REQUIRED TASK
Rewrite the lines below, replacing each occurrence of "white net" with "volleyball net" and leaving everything else unchanged.

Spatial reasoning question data

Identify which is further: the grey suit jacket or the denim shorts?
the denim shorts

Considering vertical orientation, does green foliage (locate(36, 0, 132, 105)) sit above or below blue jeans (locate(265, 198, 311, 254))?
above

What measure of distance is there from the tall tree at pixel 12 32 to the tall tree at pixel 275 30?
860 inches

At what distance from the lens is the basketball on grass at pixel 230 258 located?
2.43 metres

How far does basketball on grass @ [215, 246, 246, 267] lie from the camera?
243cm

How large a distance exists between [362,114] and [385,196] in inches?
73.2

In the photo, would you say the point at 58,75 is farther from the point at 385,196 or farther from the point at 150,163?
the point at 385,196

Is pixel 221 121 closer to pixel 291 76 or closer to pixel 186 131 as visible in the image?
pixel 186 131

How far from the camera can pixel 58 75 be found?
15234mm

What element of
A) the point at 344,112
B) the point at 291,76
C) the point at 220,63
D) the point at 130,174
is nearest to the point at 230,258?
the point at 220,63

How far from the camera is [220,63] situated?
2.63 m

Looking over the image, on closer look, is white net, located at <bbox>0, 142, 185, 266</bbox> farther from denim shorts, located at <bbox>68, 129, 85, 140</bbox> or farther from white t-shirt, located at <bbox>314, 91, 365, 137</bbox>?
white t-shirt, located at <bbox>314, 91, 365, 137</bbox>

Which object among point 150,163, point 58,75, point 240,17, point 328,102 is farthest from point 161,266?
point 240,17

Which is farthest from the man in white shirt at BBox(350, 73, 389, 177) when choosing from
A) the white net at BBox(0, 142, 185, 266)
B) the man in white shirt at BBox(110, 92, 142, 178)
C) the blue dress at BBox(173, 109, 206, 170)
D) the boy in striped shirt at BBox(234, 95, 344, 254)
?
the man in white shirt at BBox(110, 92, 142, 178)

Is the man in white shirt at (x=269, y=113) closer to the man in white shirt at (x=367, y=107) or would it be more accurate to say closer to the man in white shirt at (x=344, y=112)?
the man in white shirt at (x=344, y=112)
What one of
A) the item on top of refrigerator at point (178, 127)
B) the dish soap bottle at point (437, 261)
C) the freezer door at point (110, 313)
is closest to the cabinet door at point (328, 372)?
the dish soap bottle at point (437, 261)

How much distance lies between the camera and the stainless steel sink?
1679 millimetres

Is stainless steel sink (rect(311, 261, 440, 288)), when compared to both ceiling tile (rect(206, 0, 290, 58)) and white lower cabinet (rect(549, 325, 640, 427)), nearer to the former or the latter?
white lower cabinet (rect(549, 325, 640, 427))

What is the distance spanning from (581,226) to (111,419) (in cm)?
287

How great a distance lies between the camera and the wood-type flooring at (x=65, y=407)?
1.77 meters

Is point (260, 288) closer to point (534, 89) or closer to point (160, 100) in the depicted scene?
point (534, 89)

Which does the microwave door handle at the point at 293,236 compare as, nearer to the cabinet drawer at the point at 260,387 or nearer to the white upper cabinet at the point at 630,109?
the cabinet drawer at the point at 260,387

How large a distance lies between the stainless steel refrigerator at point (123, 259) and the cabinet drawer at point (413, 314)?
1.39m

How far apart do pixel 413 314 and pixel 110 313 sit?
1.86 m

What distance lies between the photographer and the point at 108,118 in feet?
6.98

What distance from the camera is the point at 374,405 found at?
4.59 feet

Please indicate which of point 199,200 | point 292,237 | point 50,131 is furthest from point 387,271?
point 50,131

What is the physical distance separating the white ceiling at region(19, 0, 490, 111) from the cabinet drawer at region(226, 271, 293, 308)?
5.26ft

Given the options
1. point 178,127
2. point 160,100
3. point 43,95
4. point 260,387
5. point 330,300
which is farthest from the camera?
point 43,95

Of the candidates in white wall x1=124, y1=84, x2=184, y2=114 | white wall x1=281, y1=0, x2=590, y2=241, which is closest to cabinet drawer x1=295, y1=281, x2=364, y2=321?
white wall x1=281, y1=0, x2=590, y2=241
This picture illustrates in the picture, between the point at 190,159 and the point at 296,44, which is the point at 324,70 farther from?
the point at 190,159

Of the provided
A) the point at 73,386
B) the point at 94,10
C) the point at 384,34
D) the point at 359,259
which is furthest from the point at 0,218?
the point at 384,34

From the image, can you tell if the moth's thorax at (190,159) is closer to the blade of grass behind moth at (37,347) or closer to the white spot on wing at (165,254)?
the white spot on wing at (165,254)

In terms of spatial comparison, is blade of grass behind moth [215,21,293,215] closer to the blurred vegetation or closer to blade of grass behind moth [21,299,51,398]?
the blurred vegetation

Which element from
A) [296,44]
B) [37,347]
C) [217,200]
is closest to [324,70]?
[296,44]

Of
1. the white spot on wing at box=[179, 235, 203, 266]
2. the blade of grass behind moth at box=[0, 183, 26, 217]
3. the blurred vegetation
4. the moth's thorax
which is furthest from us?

FINISHED EXERCISE
Identify which is further: the grey suit jacket or the denim shorts?
the denim shorts

Considering vertical orientation, does green foliage (locate(36, 0, 132, 105)) sit above or below blue jeans (locate(265, 198, 311, 254))?
above

What measure of distance is there from the tall tree at pixel 12 32 to the tall tree at pixel 275 30?
860 inches

At what distance from the lens is the basketball on grass at pixel 230 258 located?
2.43 metres

How far does basketball on grass @ [215, 246, 246, 267] lie from the camera?
243cm

How large a distance exists between [362,114] and [385,196] in inches?
73.2

In the photo, would you say the point at 58,75 is farther from the point at 385,196 or farther from the point at 150,163?
the point at 385,196

Is pixel 221 121 closer to pixel 291 76 or closer to pixel 186 131 as visible in the image?
pixel 186 131

How far from the camera can pixel 58 75 be found?
15234mm

What element of
A) the point at 344,112
B) the point at 291,76
C) the point at 220,63
D) the point at 130,174
is nearest to the point at 230,258?
the point at 220,63

How far from the camera is [220,63] situated?
2.63 m

Looking over the image, on closer look, is volleyball net, located at <bbox>0, 142, 185, 266</bbox> farther from denim shorts, located at <bbox>68, 129, 85, 140</bbox> or farther from white t-shirt, located at <bbox>314, 91, 365, 137</bbox>?
white t-shirt, located at <bbox>314, 91, 365, 137</bbox>

Which object among point 150,163, point 58,75, point 240,17, point 328,102 is farthest from point 161,266?
point 240,17

Which is farthest from the man in white shirt at BBox(350, 73, 389, 177) when choosing from
A) the volleyball net at BBox(0, 142, 185, 266)
B) the man in white shirt at BBox(110, 92, 142, 178)
C) the blue dress at BBox(173, 109, 206, 170)
D) the boy in striped shirt at BBox(234, 95, 344, 254)
?
the man in white shirt at BBox(110, 92, 142, 178)

Is the man in white shirt at (x=269, y=113) closer to the man in white shirt at (x=367, y=107) or would it be more accurate to say closer to the man in white shirt at (x=344, y=112)?
the man in white shirt at (x=344, y=112)
What one of
A) the item on top of refrigerator at point (178, 127)
B) the dish soap bottle at point (437, 261)
C) the freezer door at point (110, 313)
is closest to the cabinet door at point (328, 372)?
the dish soap bottle at point (437, 261)

How much distance lies between the camera and the stainless steel sink?
1679 millimetres

Is stainless steel sink (rect(311, 261, 440, 288)), when compared to both ceiling tile (rect(206, 0, 290, 58)) and white lower cabinet (rect(549, 325, 640, 427)), nearer to the former or the latter?
white lower cabinet (rect(549, 325, 640, 427))

What is the distance spanning from (581,226) to (111,419) (in cm)?
287

How great a distance lies between the camera and the wood-type flooring at (x=65, y=407)?
1.77 meters

Is point (260, 288) closer to point (534, 89) or closer to point (160, 100) in the depicted scene?
point (534, 89)

Which does the microwave door handle at the point at 293,236 compare as, nearer to the cabinet drawer at the point at 260,387 or nearer to the white upper cabinet at the point at 630,109?
the cabinet drawer at the point at 260,387

How large a distance lies between the stainless steel refrigerator at point (123, 259) and the cabinet drawer at point (413, 314)?
1.39m

How far apart do pixel 413 314 and pixel 110 313 sit?
1.86 m

What distance lies between the photographer and the point at 108,118 in feet?
6.98

What distance from the camera is the point at 374,405 found at?
4.59 feet

Please indicate which of point 199,200 | point 292,237 | point 50,131 is furthest from point 387,271?
point 50,131

What is the physical distance separating the white ceiling at region(19, 0, 490, 111) from the cabinet drawer at region(226, 271, 293, 308)?
5.26ft

Given the options
1. point 178,127
2. point 160,100
3. point 43,95
4. point 260,387
5. point 330,300
which is farthest from the camera?
point 43,95

Of the candidates in white wall x1=124, y1=84, x2=184, y2=114 | white wall x1=281, y1=0, x2=590, y2=241, which is closest to cabinet drawer x1=295, y1=281, x2=364, y2=321?
white wall x1=281, y1=0, x2=590, y2=241
This picture illustrates in the picture, between the point at 190,159 and the point at 296,44, which is the point at 324,70 farther from?
the point at 190,159

Of the provided
A) the point at 73,386
B) the point at 94,10
C) the point at 384,34
D) the point at 359,259
which is furthest from the point at 0,218?
the point at 384,34

From the image, can you tell if the moth's thorax at (190,159) is closer to the blade of grass behind moth at (37,347) or closer to the white spot on wing at (165,254)?
the white spot on wing at (165,254)

In terms of spatial comparison, is blade of grass behind moth [215,21,293,215] closer to the blurred vegetation or closer to blade of grass behind moth [21,299,51,398]?
the blurred vegetation

Which element from
A) [296,44]
B) [37,347]
C) [217,200]
is closest to [324,70]?
[296,44]

Of
1. the white spot on wing at box=[179, 235, 203, 266]
2. the blade of grass behind moth at box=[0, 183, 26, 217]
3. the blurred vegetation
4. the moth's thorax
which is furthest from us?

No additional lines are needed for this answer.